Final Trials for License. 
Scripture : Paul´s Letters to the churches. Romans "“ 2 Thessalonians (inclusive).
Westminster Confession of Faith
Sermon: (preach before Presbytery).
Sermon: (submit written manuscript).
Hebrew Exegesis: Given Text (exercise is to highlight shades of meaning/significance).
Greek Exegesis:Given Text (exercise is to highlight shades of 
meaning/significance).
Thesis: Write a 10,000 word Thesis.

In addition to this, I preached over 400 times(Free Church of Scotland, Associated Presbyterian Church of Canada and Scotland, Orthodox Christian Reformed Church, Free Reformed Church of North America, Free Presbyterian Church, Reformed Baptist, etc) during the 4 years of my training, taught over 200 catechism classes, and officiated 2 funerals.
How does this system compare to the grads of WTS or any other B&M institution when it comes to preperation? Most students that i have spoken to, when they see the massive Presbytery requirements (which have gone on for over 400 years in the Scottish Churches) say they could never become a minister in our Churches because the requirements are too high!
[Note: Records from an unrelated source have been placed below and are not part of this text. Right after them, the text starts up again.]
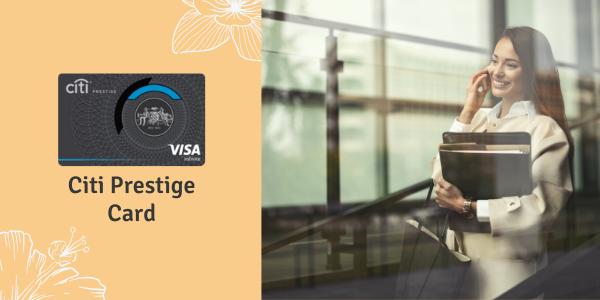 Credit Cards for Women - Citi Prestige Card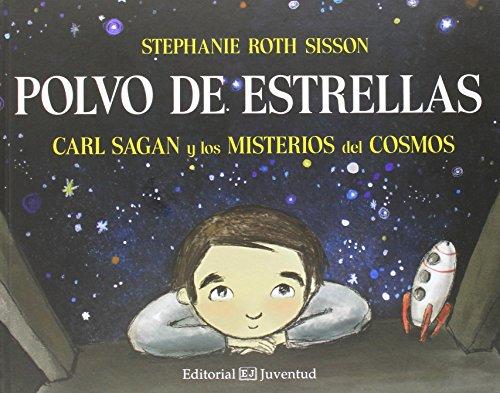 9788426142467: Polvo de estrellas: Carl Sagan y los misterios del cosmo (Spanish Edition)
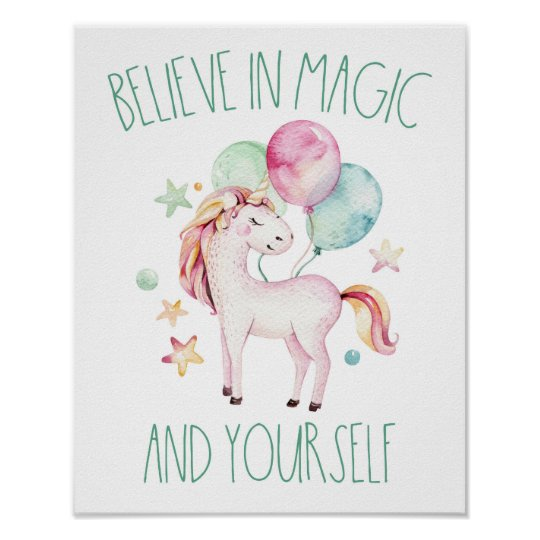5699a1cd6237f Watercolor Unicorn Believe in Magic and Yourself Poster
DE is the perfect compliment to the Parish Church model, incorporating the academics with the practice. It is the better of the two system when used in this way. 

Kind regards,

Jerrold

[Edited on 12-14-2005 by JOwen]


----------



## C. Matthew McMahon (Dec 14, 2005)

Rev. Lewis & Dr. Clark:

Would either of you say that the "disposition", "character", "abilities", etc. of a student would also play a large role in which path one takes, or would you both say that your position remains "cookie cutter" about your respective views - (i.e. one size fits all)?
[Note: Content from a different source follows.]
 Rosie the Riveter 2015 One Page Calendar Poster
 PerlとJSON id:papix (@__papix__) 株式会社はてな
The reason I ask- I went through both DE and B&M. I have reservations about both and compliments about both based on the disposition of the student (i.e. is he studious, can he work on his own or not, is he motivated, does he have the skills to research rightly, etc). I'm curious to how you would both see that.


----------



## JOwen (Dec 14, 2005)

> _Originally posted by C. Matthew McMahon_
> Rev. Lewis & Dr. Clark:
> 
> Would either of you say that the "disposition", "character", "abilities", etc. of a student would also play a large role in which path one takes, or would you both say that your position remains "cookie cutter" about your respective views - (i.e. one size fits all)?
> ...



Dear Rev. McMahon,

I think what you mention lies at the heart of every good education. As I see it the student and his abilities (time management, flexibility, discipline, aptitude etc) will determine best which kind of programme is best for him. Most of these skills, in my opinion should be assessed by qualified persons (the session and presbytery), and a plan set forth on that basis. It could be B&M; it could be DE, or both. 
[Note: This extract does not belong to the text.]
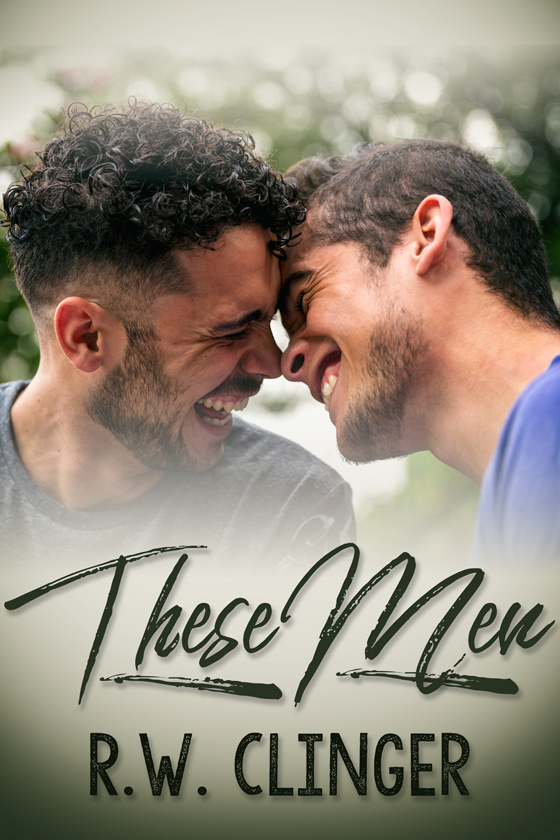 <i>These Men</i> by R.W. Clinger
I still maintain that the Church does herself a disservice by delegating the responsibility of training shepherds to non shepherds (or shepherds who are rightly academics, taking on ordination to lend ecclesiastical credibility to their purely conventional occupation).

The privilege of service, and the enormous duties that it entails, will never be adequately taught by men who's first function is not the flock, but academics. As John Frame says in arguing for parish trained ministers, "œOver the years, however, it has become less and less possible for a man to be an outstanding pastor and an outstanding scholar; thus seminaries, forced to choose, have inevitably picked the latter". In Canadian hockey, the adage goes, "those who can't play, coach". I think it is by and large it is the same for many, but not all, institutionalized fully accredited academicians. :bigsmile:

Kind regards,

Jerrold

[Edited on 12-15-2005 by JOwen]

[Edited on 12-15-2005 by JOwen]


----------



## R. Scott Clark (Dec 14, 2005)

> _Originally posted by C. Matthew McMahon_
> Rev. Lewis & Dr. Clark:
> 
> Would either of you say that the "disposition", "character", "abilities", etc. of a student would also play a large role in which path one takes, or would you both say that your position remains "cookie cutter" about your respective views - (i.e. one size fits all)?
> ...



Dear Matt,

This is a good and important question. 

Yes, the ability of the student makes a difference in any educational endeavor, but remember the discussion was really about undergraduate education, which is a *foundational* education. I think this qualifier has been overlooked in some of our discussions. 

From the pov of an educator, the idea of a high school graduate, no matter how highly disciplined and motivated, doing undergraduate work by himself or herself by distance is not the most attractive option. 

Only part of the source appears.